If there's one thing Page is known for it's minimal budgets, if there's two things, it's minimal budgets and wall-to-wall action. While nothing compares to the literally non-stop string of action scenes that is the Max Thayer vehicle DEADRINGER (1985), this sucker hauls ass through so much delirious kick-boxing mayhem that it makes BLOODSPORT (1988) seem like ON GOLDEN POND (1981).

Steve, seemingly living at his girlfriend's father's gym, refuses to hand over the medal to the cops, and with good reason. Upon discovering that it was gone, the guys run back over to the house, discover a homicide detective there and... wait for it... accidentally kill him! Hey, these guys don't go looking for trouble, but - oh wait, yes they do. In his attempt to find out who the owner of the medal is, he adopts a clever disguise as a kickboxing journalist (who has no idea who the leading kickboxing champs are). In spite of his sleuthing, opportunity seems to simply fall in his lap. For instance, when walking to the gym from the gym (yeah, I don't get it either), a group of tweens playing what appears to be dodgeball suddenly decide to pick a fight with him. Wouldn't you know it, one of the kids, Bruce, is the son of George (Jim Moss), one of our kickboxing killers!

David Byrne called

Loaded with enthusiastic fights from top to bottom, we also get a variety of locations as well, it may not sound like much, but locations such as an active rail line, a ship-yard, and a two-on-one fight in a subway car, do a lot to make the film feel as if it has more production values than it really does. Plus, we get some really amazing sequences that really make no sense and add substantially to the entertainment value. In one scene the boys go to the gym in the dead of night to try to recover the medal. When they get there, they find the owner reading a book (to cover for this oddness, later in the film his daughter has a line about how her dad was an insomniac), James tells George to kill the old man, George picks up a steel pole and starts jabbing him in the stomach! Surely there has got to be an easier way to kill a man if you are a kickboxer.

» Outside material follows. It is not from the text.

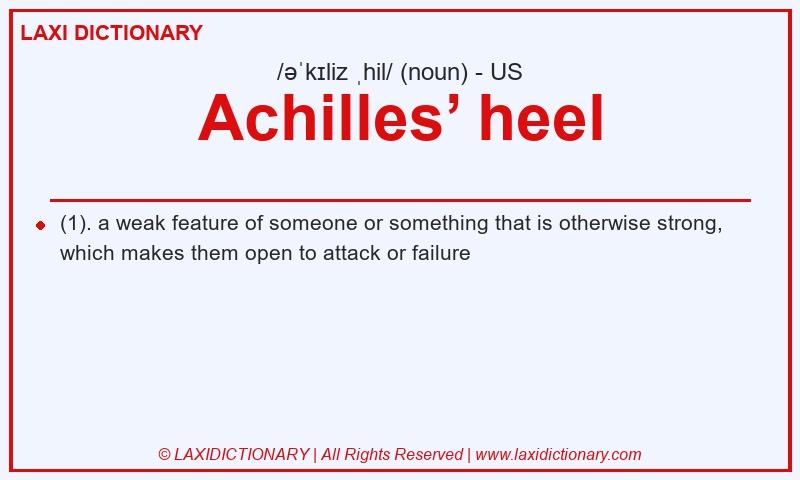 LAXI DICTIONARY

/əˈkɪliz ˌhil/ (noun) - US

Achilles’ heel

(1). a weak feature of someone or something that is otherwise strong, which makes them open to attack or failure

© LAXIDICTIONARY | All Rights Reserved | www.laxidictionary.com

In what seems like an attempt to add even more emotional depth to the frantic proceedings, Page has several completely non-sequitur sequences of heavy drama, but don't worry, it's some of the most amusing heavy drama you are likely to see. In one scene Bruce goes to see his father George at his mechanics shop and tearfully tells him "Dad, I don't want to be a kickboxer, I just want to be me! I want to be Bruce!" to which Dad replies "You are Bruce!" I'm not sure what relevance this has to the film at all, since this is the last we see of Bruce. No turning face to help out Steve in his quest for vengeance, nope, he just disappears from the film. Also, there is the touching sequence where Steve must recover from a savage beating in some stables, while his girlfriend helps him get his ass-whuppin' mojo back.

Sean P. Donahue, son of Patrick G. Donahue (the man responsible for the 1982 all-time classic KILL SQUAD), properly started his stunt-slash-acting career with two movies in 1990. One was Paul Kyriazi's post-nuke kickboxing opus OMEGA COP starring Ron Marchini, the other is BLOOD HANDS. One year, two classics! Damn, I'm going to have to break out a Venn diagram here in a minute. The degrees of separation are starting to make me dizzy. Never lacking enthusiasm and bringing fast, physical acting to his roles, Donahue is the perfect leading man for Page and that is why Will picked this movie as one of his top movies viewed of 2012 and I should have.